Page MenuHomePhabricator

Setup grafana alert for job error rate
Closed, ResolvedPublic

Description

There should be some alert so that people can see things like 30x error rate increase from JobRunner. The logs are server-local and thus not in logstash. Having an alert would at least get people to know to check the logs and that there is an issue.

Event Timeline

aaron triaged this task as Low priority.Aug 16 2017, 7:14 PM
aaron moved this task from Inbox to Next: Goal-oriented on the Performance-Team board.
aaron removed aaron as the assignee of this task.Oct 2 2017, 6:08 PM

I suppose we can use jobrunner.runner-status.error.rate, sumSeries(jobrunner.pop.*.failed.*.rate), and sumSeries(jobrunner.pop.*.ok.*.rate) to make alerts in a Grafana dashboard.

@aaron Nice. I recall there being an open issue about the absence of these logs (T172479), but I realise now that that is only about error details (which we could send to Logstash at some point). The counts are already available in Graphite indeed.

For the record, the Job Queue Health dashboard uses the same metric for its error graph:

https://grafana.wikimedia.org/dashboard/db/job-queue-health?panelId=17&fullscreen

I started a quick dashboard at https://grafana.wikimedia.org/dashboard/db/job-queue-alerts?orgId=1&from=now-12h&to=now with some alerts.

The job failure rate shows as 0/min in graphite which is suspect, though can't see an obvious reason for that.
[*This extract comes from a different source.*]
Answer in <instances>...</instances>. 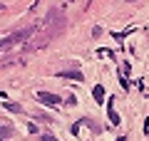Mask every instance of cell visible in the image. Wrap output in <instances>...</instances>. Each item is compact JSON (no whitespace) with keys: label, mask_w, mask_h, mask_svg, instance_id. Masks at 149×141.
I'll list each match as a JSON object with an SVG mask.
<instances>
[{"label":"cell","mask_w":149,"mask_h":141,"mask_svg":"<svg viewBox=\"0 0 149 141\" xmlns=\"http://www.w3.org/2000/svg\"><path fill=\"white\" fill-rule=\"evenodd\" d=\"M37 102H42L45 106H57L60 104V97L52 94V92H40V94H37Z\"/></svg>","instance_id":"cell-1"},{"label":"cell","mask_w":149,"mask_h":141,"mask_svg":"<svg viewBox=\"0 0 149 141\" xmlns=\"http://www.w3.org/2000/svg\"><path fill=\"white\" fill-rule=\"evenodd\" d=\"M92 97H95L97 104H104V87H102V84H97V87L92 89Z\"/></svg>","instance_id":"cell-2"},{"label":"cell","mask_w":149,"mask_h":141,"mask_svg":"<svg viewBox=\"0 0 149 141\" xmlns=\"http://www.w3.org/2000/svg\"><path fill=\"white\" fill-rule=\"evenodd\" d=\"M60 77H67V79H74V82H82V72L80 69H70V72H60Z\"/></svg>","instance_id":"cell-3"},{"label":"cell","mask_w":149,"mask_h":141,"mask_svg":"<svg viewBox=\"0 0 149 141\" xmlns=\"http://www.w3.org/2000/svg\"><path fill=\"white\" fill-rule=\"evenodd\" d=\"M107 114H109L112 124H119V116H117V111H114V106H112V104H109V109H107Z\"/></svg>","instance_id":"cell-4"},{"label":"cell","mask_w":149,"mask_h":141,"mask_svg":"<svg viewBox=\"0 0 149 141\" xmlns=\"http://www.w3.org/2000/svg\"><path fill=\"white\" fill-rule=\"evenodd\" d=\"M5 109H8V111H22V106L15 104V102H5Z\"/></svg>","instance_id":"cell-5"},{"label":"cell","mask_w":149,"mask_h":141,"mask_svg":"<svg viewBox=\"0 0 149 141\" xmlns=\"http://www.w3.org/2000/svg\"><path fill=\"white\" fill-rule=\"evenodd\" d=\"M0 136H3V139L13 136V129H10V126H0Z\"/></svg>","instance_id":"cell-6"},{"label":"cell","mask_w":149,"mask_h":141,"mask_svg":"<svg viewBox=\"0 0 149 141\" xmlns=\"http://www.w3.org/2000/svg\"><path fill=\"white\" fill-rule=\"evenodd\" d=\"M42 141H57V139H55L52 134H45V136H42Z\"/></svg>","instance_id":"cell-7"},{"label":"cell","mask_w":149,"mask_h":141,"mask_svg":"<svg viewBox=\"0 0 149 141\" xmlns=\"http://www.w3.org/2000/svg\"><path fill=\"white\" fill-rule=\"evenodd\" d=\"M144 134H149V116H147V121H144Z\"/></svg>","instance_id":"cell-8"},{"label":"cell","mask_w":149,"mask_h":141,"mask_svg":"<svg viewBox=\"0 0 149 141\" xmlns=\"http://www.w3.org/2000/svg\"><path fill=\"white\" fill-rule=\"evenodd\" d=\"M117 141H127V139H124V136H119V139H117Z\"/></svg>","instance_id":"cell-9"},{"label":"cell","mask_w":149,"mask_h":141,"mask_svg":"<svg viewBox=\"0 0 149 141\" xmlns=\"http://www.w3.org/2000/svg\"><path fill=\"white\" fill-rule=\"evenodd\" d=\"M127 3H137V0H127Z\"/></svg>","instance_id":"cell-10"},{"label":"cell","mask_w":149,"mask_h":141,"mask_svg":"<svg viewBox=\"0 0 149 141\" xmlns=\"http://www.w3.org/2000/svg\"><path fill=\"white\" fill-rule=\"evenodd\" d=\"M0 10H3V3H0Z\"/></svg>","instance_id":"cell-11"}]
</instances>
I started a quick dashboard at https://grafana.wikimedia.org/dashboard/db/job-queue-alerts?orgId=1&from=now-12h&to=now with some alerts.

The job failure rate shows as 0/min in graphite which is suspect, though can't see an obvious reason for that.

Compared to https://grafana-admin.wikimedia.org/dashboard/db/job-queue-health?refresh=1m&orgId=1&panelId=17&fullscreen&edit, it needs scale(60) to be an accurate rate per minute. Right now it is an average rate per second . (Could also use aliasByNode(2) for clarity.)

See https://wikitech.wikimedia.org/wiki/Graphite#Extended_properties for more about .rate. Our smallest aggregation window in Graphite (for last 7 days) is 1 minute. It would've been nice for consistency if statsd's rate were also per-minute, but alas, statsd standardises on per-second instead.

Krinkle assigned this task to aaron.